Exercise objective »
The lines from the start of the records through the one containing "United States, site lebec_CA-23." are to be transcribed exactly, and nothing else.

Stored data:
= = = = =
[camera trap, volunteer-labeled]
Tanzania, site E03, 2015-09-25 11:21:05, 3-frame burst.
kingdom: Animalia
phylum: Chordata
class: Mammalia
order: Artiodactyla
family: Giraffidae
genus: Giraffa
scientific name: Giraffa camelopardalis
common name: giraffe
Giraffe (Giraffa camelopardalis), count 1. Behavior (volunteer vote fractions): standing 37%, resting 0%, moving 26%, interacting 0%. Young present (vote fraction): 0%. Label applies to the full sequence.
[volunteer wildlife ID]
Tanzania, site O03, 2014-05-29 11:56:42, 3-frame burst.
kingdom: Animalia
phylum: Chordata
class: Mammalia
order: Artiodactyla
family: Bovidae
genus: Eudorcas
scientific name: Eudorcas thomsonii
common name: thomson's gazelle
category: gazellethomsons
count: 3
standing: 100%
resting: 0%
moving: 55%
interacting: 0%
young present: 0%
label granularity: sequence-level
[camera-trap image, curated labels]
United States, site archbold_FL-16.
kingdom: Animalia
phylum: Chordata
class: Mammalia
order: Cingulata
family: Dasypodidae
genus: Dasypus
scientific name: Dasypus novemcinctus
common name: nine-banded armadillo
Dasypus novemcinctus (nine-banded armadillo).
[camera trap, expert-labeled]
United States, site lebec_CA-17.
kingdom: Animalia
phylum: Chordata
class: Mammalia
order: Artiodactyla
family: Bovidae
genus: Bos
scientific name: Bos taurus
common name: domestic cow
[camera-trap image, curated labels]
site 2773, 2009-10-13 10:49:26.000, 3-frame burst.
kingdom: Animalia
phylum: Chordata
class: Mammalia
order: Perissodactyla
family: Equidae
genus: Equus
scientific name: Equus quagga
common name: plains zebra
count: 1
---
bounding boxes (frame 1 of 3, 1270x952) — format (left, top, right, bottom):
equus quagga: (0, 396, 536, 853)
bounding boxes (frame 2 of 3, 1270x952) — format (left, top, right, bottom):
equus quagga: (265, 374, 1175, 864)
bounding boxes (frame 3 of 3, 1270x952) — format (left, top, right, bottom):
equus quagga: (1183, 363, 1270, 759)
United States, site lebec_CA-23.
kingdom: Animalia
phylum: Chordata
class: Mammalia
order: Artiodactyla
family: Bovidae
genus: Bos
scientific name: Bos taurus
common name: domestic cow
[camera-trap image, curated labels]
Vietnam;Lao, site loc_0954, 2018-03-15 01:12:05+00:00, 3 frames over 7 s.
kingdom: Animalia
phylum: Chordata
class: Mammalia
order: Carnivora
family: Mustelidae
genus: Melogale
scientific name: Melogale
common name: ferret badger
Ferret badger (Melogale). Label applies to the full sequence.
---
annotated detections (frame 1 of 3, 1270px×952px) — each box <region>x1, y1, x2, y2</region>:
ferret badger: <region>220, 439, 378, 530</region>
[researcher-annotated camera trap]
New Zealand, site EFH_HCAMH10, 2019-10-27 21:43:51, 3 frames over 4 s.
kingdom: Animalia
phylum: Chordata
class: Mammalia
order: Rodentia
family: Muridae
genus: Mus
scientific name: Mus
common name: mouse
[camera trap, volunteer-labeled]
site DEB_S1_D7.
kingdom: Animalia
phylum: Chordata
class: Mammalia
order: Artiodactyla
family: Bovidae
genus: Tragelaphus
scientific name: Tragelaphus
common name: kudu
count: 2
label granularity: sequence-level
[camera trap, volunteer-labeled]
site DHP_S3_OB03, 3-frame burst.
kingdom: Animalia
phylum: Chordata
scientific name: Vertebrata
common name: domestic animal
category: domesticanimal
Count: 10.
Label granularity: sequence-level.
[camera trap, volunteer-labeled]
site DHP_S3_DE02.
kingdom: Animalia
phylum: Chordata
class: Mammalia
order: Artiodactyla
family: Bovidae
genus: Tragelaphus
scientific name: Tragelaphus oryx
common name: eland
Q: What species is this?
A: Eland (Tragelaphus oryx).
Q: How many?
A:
= = = = =
Output of the task »
[camera trap, volunteer-labeled]
Tanzania, site E03, 2015-09-25 11:21:05, 3-frame burst.
kingdom: Animalia
phylum: Chordata
class: Mammalia
order: Artiodactyla
family: Giraffidae
genus: Giraffa
scientific name: Giraffa camelopardalis
common name: giraffe
Giraffe (Giraffa camelopardalis), count 1. Behavior (volunteer vote fractions): standing 37%, resting 0%, moving 26%, interacting 0%. Young present (vote fraction): 0%. Label applies to the full sequence.
[volunteer wildlife ID]
Tanzania, site O03, 2014-05-29 11:56:42, 3-frame burst.
kingdom: Animalia
phylum: Chordata
class: Mammalia
order: Artiodactyla
family: Bovidae
genus: Eudorcas
scientific name: Eudorcas thomsonii
common name: thomson's gazelle
category: gazellethomsons
count: 3
standing: 100%
resting: 0%
moving: 55%
interacting: 0%
young present: 0%
label granularity: sequence-level
[camera-trap image, curated labels]
United States, site archbold_FL-16.
kingdom: Animalia
phylum: Chordata
class: Mammalia
order: Cingulata
family: Dasypodidae
genus: Dasypus
scientific name: Dasypus novemcinctus
common name: nine-banded armadillo
Dasypus novemcinctus (nine-banded armadillo).
[camera trap, expert-labeled]
United States, site lebec_CA-17.
kingdom: Animalia
phylum: Chordata
class: Mammalia
order: Artiodactyla
family: Bovidae
genus: Bos
scientific name: Bos taurus
common name: domestic cow
[camera-trap image, curated labels]
site 2773, 2009-10-13 10:49:26.000, 3-frame burst.
kingdom: Animalia
phylum: Chordata
class: Mammalia
order: Perissodactyla
family: Equidae
genus: Equus
scientific name: Equus quagga
common name: plains zebra
count: 1
---
bounding boxes (frame 1 of 3, 1270x952) — format (left, top, right, bottom):
equus quagga: (0, 396, 536, 853)
bounding boxes (frame 2 of 3, 1270x952) — format (left, top, right, bottom):
equus quagga: (265, 374, 1175, 864)
bounding boxes (frame 3 of 3, 1270x952) — format (left, top, right, bottom):
equus quagga: (1183, 363, 1270, 759)
United States, site lebec_CA-23.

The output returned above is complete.